We'd also have to retain full operational control over our Next Generation DM(tm) activities in any acquisition.
So if we get acquired, it won't be cheap. My goal remains to be huge ourselves. I just wanted people to have some idea of the magnitude of what we might be sitting on, since (a) preventing kidney dialysis, (b) significantly delaying emphysema, (c) finding the aging gene for all vertebrate species, (d) being able to predict which Caucasians will get which of the top six solid cancers, (e) having a potential broad-spectrum anti-viral treatment, (f) having a SNPnet which can efficiently find predisposition genes for all cancers in all ethnic groups, and (g) inventing a business model that finally makes preventive medicine profitable, have evidently not been enough to be valued by the market at more than 6 cents a share.

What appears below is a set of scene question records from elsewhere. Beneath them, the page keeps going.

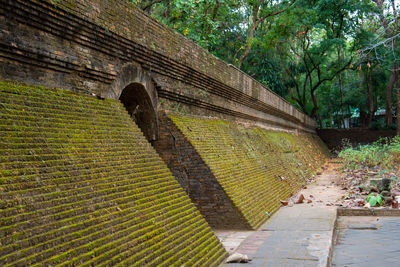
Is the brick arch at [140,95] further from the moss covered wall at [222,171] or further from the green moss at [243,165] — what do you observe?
the green moss at [243,165]

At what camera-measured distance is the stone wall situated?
335cm

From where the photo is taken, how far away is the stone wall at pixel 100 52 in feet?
11.0

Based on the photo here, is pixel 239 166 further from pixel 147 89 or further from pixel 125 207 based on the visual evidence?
pixel 125 207

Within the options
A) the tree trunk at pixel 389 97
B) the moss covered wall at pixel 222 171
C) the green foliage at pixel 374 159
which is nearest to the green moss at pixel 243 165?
the moss covered wall at pixel 222 171

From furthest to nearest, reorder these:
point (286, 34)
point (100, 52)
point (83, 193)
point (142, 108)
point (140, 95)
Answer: point (286, 34) → point (142, 108) → point (140, 95) → point (100, 52) → point (83, 193)

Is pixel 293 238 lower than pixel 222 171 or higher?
lower

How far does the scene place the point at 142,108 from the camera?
5.75m

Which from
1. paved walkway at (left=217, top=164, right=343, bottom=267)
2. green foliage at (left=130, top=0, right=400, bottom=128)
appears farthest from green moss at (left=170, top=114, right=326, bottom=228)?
green foliage at (left=130, top=0, right=400, bottom=128)

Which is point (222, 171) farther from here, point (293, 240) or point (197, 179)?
point (293, 240)

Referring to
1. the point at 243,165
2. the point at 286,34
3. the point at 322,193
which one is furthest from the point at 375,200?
the point at 286,34

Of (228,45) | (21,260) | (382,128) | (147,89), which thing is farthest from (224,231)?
(382,128)

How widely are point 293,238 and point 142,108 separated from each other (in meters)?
2.96

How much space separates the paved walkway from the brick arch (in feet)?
6.89

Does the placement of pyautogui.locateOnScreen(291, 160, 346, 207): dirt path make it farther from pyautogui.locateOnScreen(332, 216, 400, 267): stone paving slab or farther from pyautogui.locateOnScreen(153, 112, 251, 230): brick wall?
pyautogui.locateOnScreen(153, 112, 251, 230): brick wall
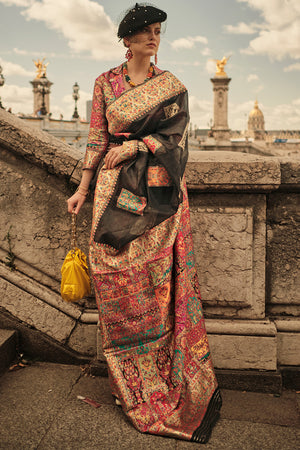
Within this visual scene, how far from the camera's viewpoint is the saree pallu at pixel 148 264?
222 centimetres

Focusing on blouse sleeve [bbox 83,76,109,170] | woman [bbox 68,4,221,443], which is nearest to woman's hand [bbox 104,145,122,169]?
woman [bbox 68,4,221,443]

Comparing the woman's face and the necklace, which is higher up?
the woman's face

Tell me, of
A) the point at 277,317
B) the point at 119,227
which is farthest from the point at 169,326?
the point at 277,317

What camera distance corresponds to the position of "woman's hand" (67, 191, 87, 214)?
8.10 feet

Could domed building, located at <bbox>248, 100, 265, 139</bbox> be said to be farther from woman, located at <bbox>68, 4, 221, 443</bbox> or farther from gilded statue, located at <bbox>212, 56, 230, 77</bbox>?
woman, located at <bbox>68, 4, 221, 443</bbox>

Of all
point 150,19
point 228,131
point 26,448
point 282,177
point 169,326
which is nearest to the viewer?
point 26,448

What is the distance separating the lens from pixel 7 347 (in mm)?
2738

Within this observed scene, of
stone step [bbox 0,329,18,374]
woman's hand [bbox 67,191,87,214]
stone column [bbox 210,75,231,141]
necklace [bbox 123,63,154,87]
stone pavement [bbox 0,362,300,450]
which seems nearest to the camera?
stone pavement [bbox 0,362,300,450]

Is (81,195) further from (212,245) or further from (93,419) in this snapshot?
(93,419)

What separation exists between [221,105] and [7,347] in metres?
46.8

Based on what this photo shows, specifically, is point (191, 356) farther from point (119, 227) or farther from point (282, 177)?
point (282, 177)

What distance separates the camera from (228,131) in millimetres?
46406

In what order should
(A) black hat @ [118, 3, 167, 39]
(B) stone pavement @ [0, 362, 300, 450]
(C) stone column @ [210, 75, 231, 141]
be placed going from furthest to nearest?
(C) stone column @ [210, 75, 231, 141], (A) black hat @ [118, 3, 167, 39], (B) stone pavement @ [0, 362, 300, 450]

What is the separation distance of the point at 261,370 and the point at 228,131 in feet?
150
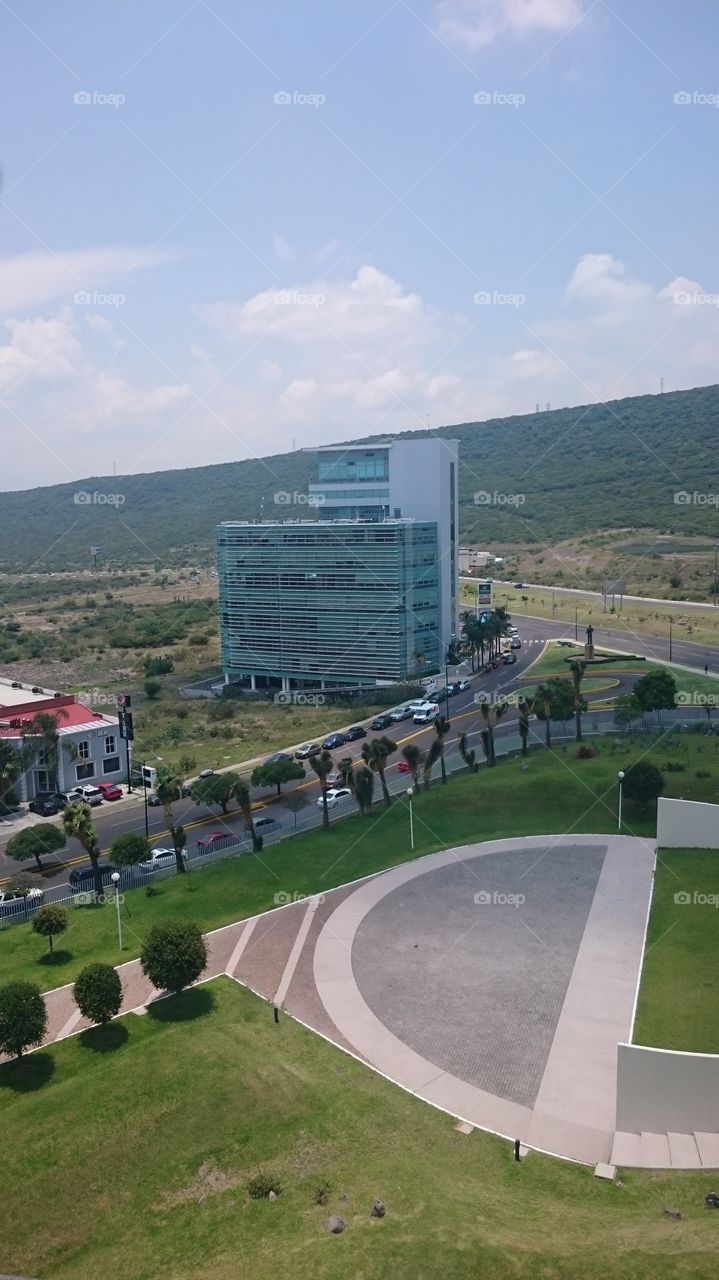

All I can say is, talk about a tough audience! Enron, etc. did more than just destroy consumer confidence. Those boys destroyed trust in any company. Then again, maybe our problem is just lack of publicity. I continue to think that 80 million Baby Boomers might appreciate knowing about (c), at the very least. Unless they still think they're going to live forever, as we did in 1968.